Portanto, a idade corrigida é uma característica que os pais de prematuros precisam se acostumar. Se a criança nasceu, por exemplo, 2 meses antes, ela terá este mesmo desconto na sua idade cronológica durante os dois/três primeiros anos de vida para toda e qualquer aquisição infantil/marco do desenvolvimento, incluindo também o peso, a estatura e o diâmetro cefálico. E o desconto sempre terá como referência uma gestação de 40 semanas.

Para exemplificar, vamos pensar no nascimento de um prematuro extremo com 23 semanas gestacionais e, que, atualmente já esteja com 6 meses de idade cronológica.
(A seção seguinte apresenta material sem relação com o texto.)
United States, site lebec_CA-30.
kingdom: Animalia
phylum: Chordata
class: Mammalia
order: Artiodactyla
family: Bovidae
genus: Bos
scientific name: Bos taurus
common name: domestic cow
A conta para saber o desconto que será realizado na idade cronológica será: 40/média de uma gestação sem intercorrências – 23/idade gestacional em que o bebê nasceu = 17/ resultado final. O número/resultado 17 significa quantas semanas devem ser descontadas da idade cronológica atual. Então seriam 6 meses/27 semanas (6 x 4.5) menos 17 semanas. Ou seja, 27 – 17= 10 semanas.

Isso quer dizer que o prematuro extremo (23 semanas) com 6 meses de idade cronológica precisa ter a avaliação do seu desenvolvimento referente à 10 semanas de vida e, não à 6 meses de idade.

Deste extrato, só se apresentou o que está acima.